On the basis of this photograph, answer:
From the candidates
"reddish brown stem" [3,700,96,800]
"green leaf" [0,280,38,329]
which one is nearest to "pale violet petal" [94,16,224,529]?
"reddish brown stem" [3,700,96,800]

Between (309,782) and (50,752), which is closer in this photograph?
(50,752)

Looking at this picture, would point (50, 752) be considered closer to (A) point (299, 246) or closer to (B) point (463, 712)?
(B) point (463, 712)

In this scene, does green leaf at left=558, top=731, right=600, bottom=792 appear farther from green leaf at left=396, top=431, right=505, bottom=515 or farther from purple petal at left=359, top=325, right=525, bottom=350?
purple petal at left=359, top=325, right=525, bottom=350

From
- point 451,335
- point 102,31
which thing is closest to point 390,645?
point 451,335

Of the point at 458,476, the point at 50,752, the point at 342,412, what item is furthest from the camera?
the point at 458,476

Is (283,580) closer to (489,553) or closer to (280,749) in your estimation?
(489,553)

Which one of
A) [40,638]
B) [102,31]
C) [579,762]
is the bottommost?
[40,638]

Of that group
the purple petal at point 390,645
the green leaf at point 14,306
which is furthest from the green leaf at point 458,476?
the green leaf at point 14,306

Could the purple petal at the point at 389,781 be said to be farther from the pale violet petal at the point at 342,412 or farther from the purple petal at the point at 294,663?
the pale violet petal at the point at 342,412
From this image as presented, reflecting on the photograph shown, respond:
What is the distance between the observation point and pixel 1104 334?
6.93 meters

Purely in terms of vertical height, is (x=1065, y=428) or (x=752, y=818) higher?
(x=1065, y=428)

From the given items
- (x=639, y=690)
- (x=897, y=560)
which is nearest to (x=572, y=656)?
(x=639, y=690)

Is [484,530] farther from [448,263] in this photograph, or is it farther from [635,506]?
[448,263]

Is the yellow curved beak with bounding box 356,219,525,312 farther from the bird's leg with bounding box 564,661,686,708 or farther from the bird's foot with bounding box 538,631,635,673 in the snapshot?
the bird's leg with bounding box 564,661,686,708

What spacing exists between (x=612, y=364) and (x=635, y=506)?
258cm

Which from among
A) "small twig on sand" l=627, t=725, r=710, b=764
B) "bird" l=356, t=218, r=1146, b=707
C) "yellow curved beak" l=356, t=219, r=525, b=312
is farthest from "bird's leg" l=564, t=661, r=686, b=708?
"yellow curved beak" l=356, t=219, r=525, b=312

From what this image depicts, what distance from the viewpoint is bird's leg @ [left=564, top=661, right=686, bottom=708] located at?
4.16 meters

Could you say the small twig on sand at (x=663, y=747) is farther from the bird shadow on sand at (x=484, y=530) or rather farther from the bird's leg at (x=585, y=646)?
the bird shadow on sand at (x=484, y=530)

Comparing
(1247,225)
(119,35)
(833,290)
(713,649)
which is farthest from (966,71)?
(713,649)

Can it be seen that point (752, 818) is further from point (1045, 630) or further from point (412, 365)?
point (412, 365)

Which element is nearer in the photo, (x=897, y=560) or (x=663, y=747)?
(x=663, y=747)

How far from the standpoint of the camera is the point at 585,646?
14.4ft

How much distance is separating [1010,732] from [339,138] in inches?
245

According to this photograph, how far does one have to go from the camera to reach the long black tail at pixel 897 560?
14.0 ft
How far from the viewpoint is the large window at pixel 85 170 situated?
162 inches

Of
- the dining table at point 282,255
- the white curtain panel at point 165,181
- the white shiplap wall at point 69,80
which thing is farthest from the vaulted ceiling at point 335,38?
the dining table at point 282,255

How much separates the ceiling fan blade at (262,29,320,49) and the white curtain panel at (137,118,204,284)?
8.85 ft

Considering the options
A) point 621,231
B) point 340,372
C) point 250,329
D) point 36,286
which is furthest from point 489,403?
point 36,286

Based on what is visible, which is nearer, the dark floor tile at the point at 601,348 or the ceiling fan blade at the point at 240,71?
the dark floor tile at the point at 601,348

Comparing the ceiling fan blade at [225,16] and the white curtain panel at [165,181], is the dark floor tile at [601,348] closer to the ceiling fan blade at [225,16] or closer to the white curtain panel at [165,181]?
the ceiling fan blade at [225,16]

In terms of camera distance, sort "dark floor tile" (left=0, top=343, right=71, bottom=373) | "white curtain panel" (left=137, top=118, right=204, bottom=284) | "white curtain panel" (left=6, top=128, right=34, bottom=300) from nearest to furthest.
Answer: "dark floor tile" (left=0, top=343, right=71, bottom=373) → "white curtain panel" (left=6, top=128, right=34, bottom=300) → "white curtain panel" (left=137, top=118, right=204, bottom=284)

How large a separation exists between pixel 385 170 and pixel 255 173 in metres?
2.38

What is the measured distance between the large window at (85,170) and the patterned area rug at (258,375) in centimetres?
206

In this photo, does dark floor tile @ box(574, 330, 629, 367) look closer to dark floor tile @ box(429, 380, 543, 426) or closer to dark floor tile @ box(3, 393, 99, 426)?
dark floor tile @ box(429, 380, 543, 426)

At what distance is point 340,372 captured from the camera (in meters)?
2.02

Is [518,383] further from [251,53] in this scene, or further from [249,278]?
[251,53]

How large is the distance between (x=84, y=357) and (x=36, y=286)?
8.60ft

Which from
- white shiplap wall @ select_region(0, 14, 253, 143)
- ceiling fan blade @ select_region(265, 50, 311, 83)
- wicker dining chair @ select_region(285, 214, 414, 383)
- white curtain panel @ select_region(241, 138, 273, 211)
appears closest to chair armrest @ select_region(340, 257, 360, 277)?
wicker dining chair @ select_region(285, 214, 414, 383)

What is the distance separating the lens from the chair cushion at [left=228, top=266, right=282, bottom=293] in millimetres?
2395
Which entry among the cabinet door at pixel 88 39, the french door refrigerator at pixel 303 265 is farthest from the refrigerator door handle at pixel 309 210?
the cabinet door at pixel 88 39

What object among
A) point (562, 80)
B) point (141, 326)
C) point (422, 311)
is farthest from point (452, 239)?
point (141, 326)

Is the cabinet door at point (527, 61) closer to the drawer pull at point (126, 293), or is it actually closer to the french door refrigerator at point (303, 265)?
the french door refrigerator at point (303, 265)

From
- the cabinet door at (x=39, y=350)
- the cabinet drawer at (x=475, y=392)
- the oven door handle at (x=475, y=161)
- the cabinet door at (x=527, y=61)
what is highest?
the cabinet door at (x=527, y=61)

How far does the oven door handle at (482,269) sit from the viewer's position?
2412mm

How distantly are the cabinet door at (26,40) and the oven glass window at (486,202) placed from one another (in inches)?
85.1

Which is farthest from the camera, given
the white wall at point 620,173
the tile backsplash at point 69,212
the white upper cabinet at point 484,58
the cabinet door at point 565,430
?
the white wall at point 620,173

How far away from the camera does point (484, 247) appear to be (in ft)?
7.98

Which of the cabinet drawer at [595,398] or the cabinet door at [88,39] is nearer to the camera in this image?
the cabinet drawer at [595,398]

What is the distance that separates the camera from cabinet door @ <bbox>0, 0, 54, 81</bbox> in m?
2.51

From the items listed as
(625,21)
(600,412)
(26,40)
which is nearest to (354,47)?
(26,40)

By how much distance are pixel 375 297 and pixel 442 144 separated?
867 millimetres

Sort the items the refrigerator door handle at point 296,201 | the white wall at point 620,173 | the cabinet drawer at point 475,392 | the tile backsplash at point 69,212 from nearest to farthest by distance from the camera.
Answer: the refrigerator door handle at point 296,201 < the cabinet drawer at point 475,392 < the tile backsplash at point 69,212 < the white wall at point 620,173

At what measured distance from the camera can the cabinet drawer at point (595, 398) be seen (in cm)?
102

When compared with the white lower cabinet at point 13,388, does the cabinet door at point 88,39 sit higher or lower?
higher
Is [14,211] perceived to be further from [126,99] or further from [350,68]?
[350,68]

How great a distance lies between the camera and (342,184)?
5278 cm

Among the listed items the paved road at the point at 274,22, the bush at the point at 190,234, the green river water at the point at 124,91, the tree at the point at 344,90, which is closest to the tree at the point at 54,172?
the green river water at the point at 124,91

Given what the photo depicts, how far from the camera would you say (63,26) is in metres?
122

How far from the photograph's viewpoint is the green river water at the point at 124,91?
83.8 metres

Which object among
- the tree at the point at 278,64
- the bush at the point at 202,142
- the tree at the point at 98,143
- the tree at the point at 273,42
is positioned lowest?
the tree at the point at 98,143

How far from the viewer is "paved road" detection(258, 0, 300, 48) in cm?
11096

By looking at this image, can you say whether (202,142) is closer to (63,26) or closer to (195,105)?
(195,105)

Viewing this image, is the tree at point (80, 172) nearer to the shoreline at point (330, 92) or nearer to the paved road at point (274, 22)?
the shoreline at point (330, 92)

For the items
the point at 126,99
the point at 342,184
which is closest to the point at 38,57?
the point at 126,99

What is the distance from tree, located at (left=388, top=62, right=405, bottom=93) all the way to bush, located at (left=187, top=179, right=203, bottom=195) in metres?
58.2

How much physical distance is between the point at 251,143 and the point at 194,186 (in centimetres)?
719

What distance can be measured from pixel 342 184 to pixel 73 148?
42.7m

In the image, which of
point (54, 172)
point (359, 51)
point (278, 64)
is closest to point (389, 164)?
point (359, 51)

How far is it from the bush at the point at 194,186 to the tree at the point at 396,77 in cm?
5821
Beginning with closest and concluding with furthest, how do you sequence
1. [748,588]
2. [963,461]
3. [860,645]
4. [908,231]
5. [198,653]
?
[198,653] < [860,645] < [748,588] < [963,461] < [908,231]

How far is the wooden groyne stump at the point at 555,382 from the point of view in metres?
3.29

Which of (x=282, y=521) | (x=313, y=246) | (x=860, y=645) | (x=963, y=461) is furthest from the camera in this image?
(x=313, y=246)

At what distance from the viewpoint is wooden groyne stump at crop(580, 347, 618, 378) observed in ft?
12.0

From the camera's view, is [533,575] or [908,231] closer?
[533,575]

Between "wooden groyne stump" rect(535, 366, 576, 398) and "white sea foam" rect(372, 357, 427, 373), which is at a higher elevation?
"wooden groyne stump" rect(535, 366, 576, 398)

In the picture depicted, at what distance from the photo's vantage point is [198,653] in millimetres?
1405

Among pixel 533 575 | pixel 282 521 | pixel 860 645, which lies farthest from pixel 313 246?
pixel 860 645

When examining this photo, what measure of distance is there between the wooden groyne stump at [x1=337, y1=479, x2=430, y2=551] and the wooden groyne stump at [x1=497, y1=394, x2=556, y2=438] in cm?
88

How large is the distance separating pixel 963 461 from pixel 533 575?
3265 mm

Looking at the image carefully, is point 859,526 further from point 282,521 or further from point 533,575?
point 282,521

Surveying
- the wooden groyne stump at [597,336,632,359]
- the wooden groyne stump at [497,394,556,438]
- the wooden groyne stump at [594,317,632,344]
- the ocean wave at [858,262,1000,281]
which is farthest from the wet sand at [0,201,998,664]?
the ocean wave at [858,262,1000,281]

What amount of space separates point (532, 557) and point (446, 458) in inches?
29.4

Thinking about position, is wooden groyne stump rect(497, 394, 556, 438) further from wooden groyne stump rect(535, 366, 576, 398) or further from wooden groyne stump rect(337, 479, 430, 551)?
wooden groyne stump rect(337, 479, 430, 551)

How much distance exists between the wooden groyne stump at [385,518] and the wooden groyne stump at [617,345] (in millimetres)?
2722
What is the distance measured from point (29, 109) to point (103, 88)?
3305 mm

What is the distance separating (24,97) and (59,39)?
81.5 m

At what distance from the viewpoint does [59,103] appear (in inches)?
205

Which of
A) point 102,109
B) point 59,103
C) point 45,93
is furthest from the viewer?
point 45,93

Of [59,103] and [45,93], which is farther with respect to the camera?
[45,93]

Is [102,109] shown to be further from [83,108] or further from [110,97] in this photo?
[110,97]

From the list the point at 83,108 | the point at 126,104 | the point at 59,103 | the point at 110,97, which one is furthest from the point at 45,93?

---------------

[EXERCISE GOAL] Quote, without alteration, the final stretch of the entries: the line with "In the picture" onward to the last line.

[EXERCISE SOLUTION]
In the picture depicted, at what distance from the photo's vantage point is [198,653] in millimetres?
1405

Among pixel 533 575 | pixel 282 521 | pixel 860 645, which lies farthest from pixel 313 246?
pixel 860 645

When examining this photo, what measure of distance is there between the wooden groyne stump at [x1=337, y1=479, x2=430, y2=551] and the wooden groyne stump at [x1=497, y1=394, x2=556, y2=438] in cm?
88

How large is the distance separating pixel 963 461 from pixel 533 575?
3265 mm

Looking at the image carefully, is point 859,526 further from point 282,521 or further from point 533,575?
point 282,521

Surveying
- the wooden groyne stump at [597,336,632,359]
- the wooden groyne stump at [497,394,556,438]
- the wooden groyne stump at [594,317,632,344]
- the ocean wave at [858,262,1000,281]
which is farthest from the wet sand at [0,201,998,664]?
the ocean wave at [858,262,1000,281]

What amount of space separates point (532, 557) and point (446, 458) in inches?
29.4

Thinking about position, is wooden groyne stump rect(497, 394, 556, 438) further from wooden groyne stump rect(535, 366, 576, 398) or further from wooden groyne stump rect(337, 479, 430, 551)?
wooden groyne stump rect(337, 479, 430, 551)

How much distance exists between the wooden groyne stump at [385,518] and the wooden groyne stump at [617,345] (in millimetres)?
2722
What is the distance measured from point (29, 109) to point (103, 88)?
3305 mm

What is the distance separating (24,97) and (59,39)?
81.5 m

At what distance from the viewpoint does [59,103] appear (in inches)?
205

Which of
A) point 102,109
B) point 59,103
C) point 45,93
is furthest from the viewer?
point 45,93

Of [59,103] and [45,93], which is farther with respect to the camera?
[45,93]

Is [102,109] shown to be further from [83,108] or further from [110,97] in this photo?
[110,97]

From the list the point at 83,108 | the point at 126,104 | the point at 59,103 | the point at 110,97, which one is furthest from the point at 45,93?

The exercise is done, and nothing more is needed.